→ DIRECTIVE 1
In the notes on Mikio Naruse's films, why is the young girl in Apart from You resentful of her family?
→ DIRECTIVE 2
Print the part of the notes on Mikio Naruse's films starting at "An actress returns" and ending at "collaborator Kogo Noda.".
→ DIRECTIVE 3
Go on with the notes on Mikio Naruse's films from the point where they stop.

Mikio Naruse’s earliest film in circulation is a charming, breezy short about an impoverished insurance salesman, Okabe, who is desperate to sell a policy to a wealthy family, and his scrappy young son, whose fisticuffs among the other boys of their village put Okabe’s livelihood in jeopardy. This rare Naruse film about a father and son hints at some of the fluid technical experimentation that would come to define his first films.
1931
28 minutes
Black & White
Japanese intertitles with English subtitles
Silent with optional score
1.33:1 aspect ratio
No Blood Relation (Nasanu naka)
An actress returns to Tokyo after a successful stint in Hollywood to reclaim the daughter she abandoned years before—with the help of her gangster brother. Yet the child’s father, and especially her nurturing new stepmother, won’t give in to the mother’s demands so easily. With its mix of maternal melodrama and expressionistic flourish, No Blood Relation is a gripping example of Mikio Naruse’s cinematic boldness, and features a screenplay by Ozu’s famed collaborator Kogo Noda.
1932
79 minutes
Black & White
Japanese intertitles with English subtitles
Silent with optional score
1.33:1 aspect ratio
Apart from You (Kimi to wakarete)
For Apart from You, Mikio Naruse turned his camera on the lives of working women, which he would continue to do throughout his long career. Here, he contrasts the life of an aging geisha, whose angry teenage son is ashamed of her career, with that of her youthful counterpart, a lovely young girl resentful of her family for selling her into a life of ignominy. This gently devastating evocation of women’s limited options in Depression-era Japan was a critical breakthrough for the director.
1933
60 minutes
Black & White
Japanese intertitles with English subtitles
Silent with optional score
1.33:1 aspect ratio
Every-Night Dreams (Yogoto no yume)

Entries drawn from a collection

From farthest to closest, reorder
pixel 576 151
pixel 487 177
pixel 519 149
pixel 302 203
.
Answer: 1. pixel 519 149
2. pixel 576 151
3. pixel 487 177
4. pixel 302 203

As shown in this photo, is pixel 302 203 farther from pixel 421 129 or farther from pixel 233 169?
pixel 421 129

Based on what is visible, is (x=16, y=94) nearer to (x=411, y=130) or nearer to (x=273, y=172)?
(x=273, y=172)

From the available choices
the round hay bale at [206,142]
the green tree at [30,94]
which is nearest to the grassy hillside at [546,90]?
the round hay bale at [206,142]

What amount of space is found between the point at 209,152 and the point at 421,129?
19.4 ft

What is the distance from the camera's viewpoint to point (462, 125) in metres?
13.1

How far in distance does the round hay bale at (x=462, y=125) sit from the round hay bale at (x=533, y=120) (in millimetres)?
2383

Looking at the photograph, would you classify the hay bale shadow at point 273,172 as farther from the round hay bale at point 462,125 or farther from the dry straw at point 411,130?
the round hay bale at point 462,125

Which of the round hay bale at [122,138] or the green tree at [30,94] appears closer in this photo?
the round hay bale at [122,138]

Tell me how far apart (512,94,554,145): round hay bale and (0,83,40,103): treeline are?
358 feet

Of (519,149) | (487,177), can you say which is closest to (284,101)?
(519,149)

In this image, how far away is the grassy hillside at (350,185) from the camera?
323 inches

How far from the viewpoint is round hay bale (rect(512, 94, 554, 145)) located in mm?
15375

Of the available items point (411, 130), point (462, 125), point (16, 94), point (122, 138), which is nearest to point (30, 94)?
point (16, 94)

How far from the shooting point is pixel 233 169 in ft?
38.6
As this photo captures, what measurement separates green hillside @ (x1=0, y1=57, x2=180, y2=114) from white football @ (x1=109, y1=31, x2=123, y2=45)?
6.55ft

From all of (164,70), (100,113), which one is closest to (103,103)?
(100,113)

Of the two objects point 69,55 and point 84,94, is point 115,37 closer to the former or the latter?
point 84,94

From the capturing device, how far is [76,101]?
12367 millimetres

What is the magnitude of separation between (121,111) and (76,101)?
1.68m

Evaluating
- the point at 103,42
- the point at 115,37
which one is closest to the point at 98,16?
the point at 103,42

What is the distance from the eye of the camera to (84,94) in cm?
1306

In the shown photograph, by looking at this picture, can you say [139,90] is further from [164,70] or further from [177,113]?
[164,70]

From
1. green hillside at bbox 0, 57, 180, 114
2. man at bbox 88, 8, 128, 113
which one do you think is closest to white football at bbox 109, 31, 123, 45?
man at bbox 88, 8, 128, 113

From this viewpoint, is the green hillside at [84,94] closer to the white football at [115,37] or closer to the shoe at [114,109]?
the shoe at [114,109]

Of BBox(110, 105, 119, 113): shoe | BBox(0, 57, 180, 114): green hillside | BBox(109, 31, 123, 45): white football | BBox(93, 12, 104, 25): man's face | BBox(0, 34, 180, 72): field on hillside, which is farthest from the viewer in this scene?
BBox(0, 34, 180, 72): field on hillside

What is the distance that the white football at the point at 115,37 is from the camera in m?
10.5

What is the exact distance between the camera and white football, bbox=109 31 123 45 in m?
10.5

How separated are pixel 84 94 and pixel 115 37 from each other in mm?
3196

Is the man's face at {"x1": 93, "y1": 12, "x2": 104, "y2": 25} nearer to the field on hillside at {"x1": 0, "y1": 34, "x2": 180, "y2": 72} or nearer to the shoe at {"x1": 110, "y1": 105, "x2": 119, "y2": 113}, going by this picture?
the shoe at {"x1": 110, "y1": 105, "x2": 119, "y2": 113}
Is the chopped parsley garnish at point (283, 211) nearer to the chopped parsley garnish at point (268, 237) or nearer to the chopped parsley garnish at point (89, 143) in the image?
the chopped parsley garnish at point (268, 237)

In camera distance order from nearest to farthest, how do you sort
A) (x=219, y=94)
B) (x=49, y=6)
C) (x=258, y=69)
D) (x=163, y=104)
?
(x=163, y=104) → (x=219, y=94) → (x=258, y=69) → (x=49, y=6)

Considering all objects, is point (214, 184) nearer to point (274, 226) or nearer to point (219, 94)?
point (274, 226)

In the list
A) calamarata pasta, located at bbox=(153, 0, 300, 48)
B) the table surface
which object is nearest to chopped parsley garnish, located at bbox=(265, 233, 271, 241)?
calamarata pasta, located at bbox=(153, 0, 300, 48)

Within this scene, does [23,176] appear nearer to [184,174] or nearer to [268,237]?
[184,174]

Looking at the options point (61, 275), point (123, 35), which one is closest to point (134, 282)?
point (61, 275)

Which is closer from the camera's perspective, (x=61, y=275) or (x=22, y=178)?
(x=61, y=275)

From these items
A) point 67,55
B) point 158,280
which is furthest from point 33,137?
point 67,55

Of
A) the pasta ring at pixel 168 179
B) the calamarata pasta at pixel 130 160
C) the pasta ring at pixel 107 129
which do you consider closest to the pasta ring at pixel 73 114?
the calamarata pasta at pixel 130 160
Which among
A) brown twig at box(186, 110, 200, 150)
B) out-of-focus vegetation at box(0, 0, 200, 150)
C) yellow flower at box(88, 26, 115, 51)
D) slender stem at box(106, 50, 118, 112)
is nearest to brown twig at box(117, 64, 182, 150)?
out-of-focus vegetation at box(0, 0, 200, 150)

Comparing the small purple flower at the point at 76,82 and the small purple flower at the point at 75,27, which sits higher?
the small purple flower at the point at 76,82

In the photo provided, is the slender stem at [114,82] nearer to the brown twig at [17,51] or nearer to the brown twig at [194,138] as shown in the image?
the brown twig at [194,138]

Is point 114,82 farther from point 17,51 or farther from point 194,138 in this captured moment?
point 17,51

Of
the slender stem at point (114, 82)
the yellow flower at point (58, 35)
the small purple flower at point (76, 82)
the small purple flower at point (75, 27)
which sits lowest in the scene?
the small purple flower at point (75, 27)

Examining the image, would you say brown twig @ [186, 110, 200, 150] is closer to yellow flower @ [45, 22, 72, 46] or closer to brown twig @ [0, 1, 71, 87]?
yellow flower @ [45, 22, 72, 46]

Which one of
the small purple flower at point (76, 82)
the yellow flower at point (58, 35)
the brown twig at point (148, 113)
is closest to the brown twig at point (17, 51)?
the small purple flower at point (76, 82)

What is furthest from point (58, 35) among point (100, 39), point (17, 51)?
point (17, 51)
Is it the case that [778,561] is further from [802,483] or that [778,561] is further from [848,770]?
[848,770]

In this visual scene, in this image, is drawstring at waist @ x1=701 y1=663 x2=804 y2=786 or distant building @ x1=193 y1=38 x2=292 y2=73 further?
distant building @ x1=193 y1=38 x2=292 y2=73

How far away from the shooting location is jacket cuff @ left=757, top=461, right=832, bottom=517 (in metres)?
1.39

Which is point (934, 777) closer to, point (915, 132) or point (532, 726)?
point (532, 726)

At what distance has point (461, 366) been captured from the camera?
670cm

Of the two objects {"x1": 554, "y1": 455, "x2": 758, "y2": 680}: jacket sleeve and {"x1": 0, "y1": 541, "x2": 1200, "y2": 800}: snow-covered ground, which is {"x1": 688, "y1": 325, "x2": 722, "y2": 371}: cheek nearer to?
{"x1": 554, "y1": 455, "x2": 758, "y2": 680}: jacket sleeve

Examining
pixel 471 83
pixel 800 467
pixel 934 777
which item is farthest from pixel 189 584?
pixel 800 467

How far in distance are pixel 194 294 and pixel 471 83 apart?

→ TASK ANSWER 1
She resents her family because they sold her into a life of ignominy.

→ TASK ANSWER 2
An actress returns to Tokyo after a successful stint in Hollywood to reclaim the daughter she abandoned years before—with the help of her gangster brother. Yet the child’s father, and especially her nurturing new stepmother, won’t give in to the mother’s demands so easily. With its mix of maternal melodrama and expressionistic flourish, No Blood Relation is a gripping example of Mikio Naruse’s cinematic boldness, and features a screenplay by Ozu’s famed collaborator Kogo Noda.

→ TASK ANSWER 3
A single mother works tirelessly as a Ginza bar hostess to ensure a better life for her young son. Her long-lost husband returns, vowing to find work and take care of both her and the child, yet his presence only complicates matters in this atmospheric study of lower-class life set in the dockside neighborhoods of Tokyo. Mikio Naruse’s Every-Night Dreams is a formally ravishing drama about the desperation of daily living.
1933
65 minutes
Black & White
Japanese intertitles with English subtitles
Silent with optional score
1.33:1 aspect ratio
Street Without End (Kagirinaki hodo)
Mikio Naruse’s final silent film is a gloriously rich portrait of a waitress, Sugiko, whose life, despite a host of male admirers and even some intrigued movie talent scouts, ends up taking a suffocatingly domestic turn after a wealthy businessman accidentally hits her with his car. Featuring vividly drawn characters and an audacious commentary on politics and class in 1930s Japan, Street Without End is a grandly entertaining melodrama that brought Naruse deftly into the sound era.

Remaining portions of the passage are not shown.